Crawled caption data
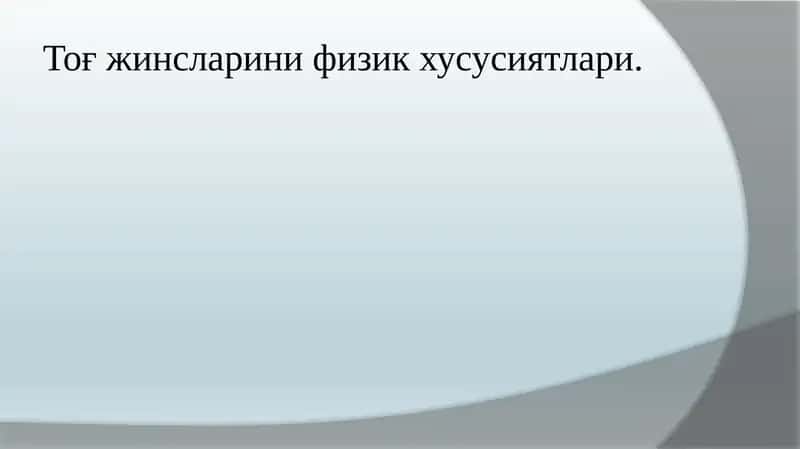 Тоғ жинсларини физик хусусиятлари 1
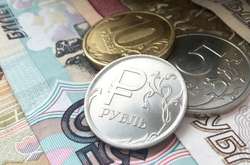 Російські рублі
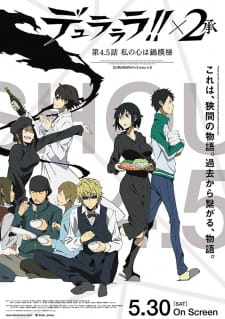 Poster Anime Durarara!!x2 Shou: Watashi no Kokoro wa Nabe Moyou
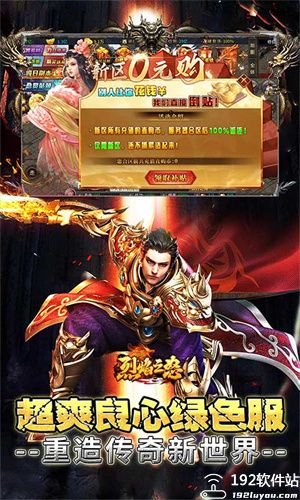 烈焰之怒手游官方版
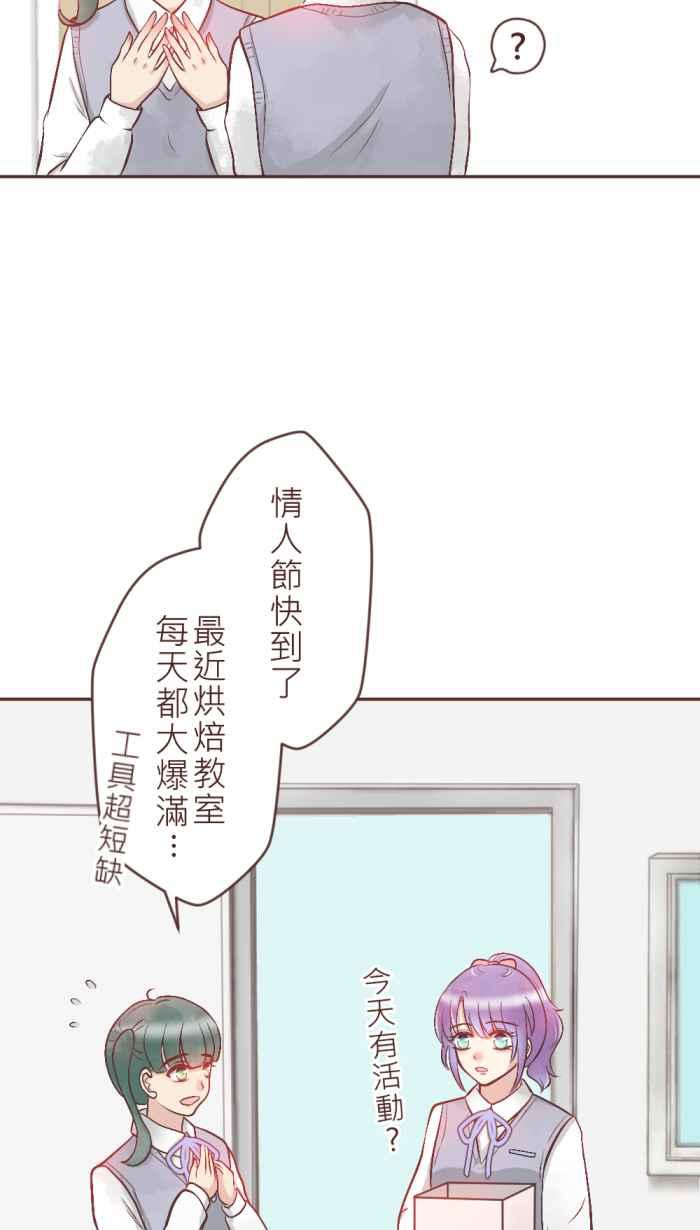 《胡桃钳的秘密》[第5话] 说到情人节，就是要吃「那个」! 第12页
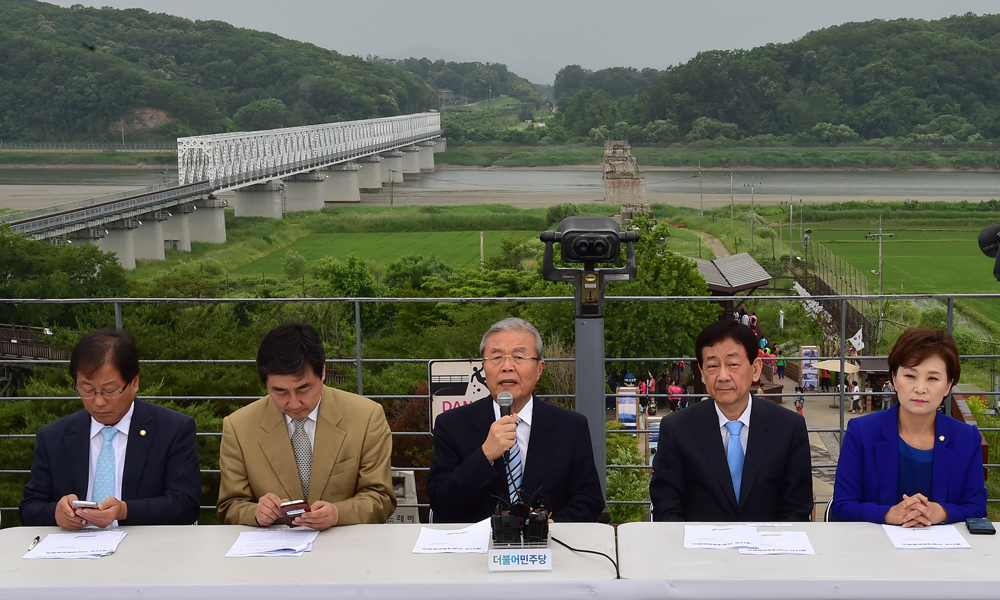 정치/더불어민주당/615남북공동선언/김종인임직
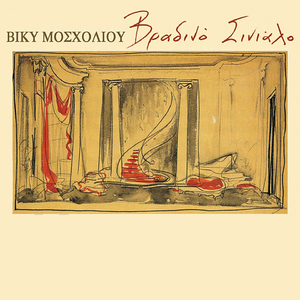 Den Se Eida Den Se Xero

**JOB ITEM**. Quote each line of the data above verbatim, leaving the pictures out.

**ANSWER TO THE PROBLEM**.
 Тоғ жинсларини физик хусусиятлари 1
 Російські рублі
 Poster Anime Durarara!!x2 Shou: Watashi no Kokoro wa Nabe Moyou
 烈焰之怒手游官方版
 《胡桃钳的秘密》[第5话] 说到情人节，就是要吃「那个」! 第12页
 정치/더불어민주당/615남북공동선언/김종인임직
 Den Se Eida Den Se Xero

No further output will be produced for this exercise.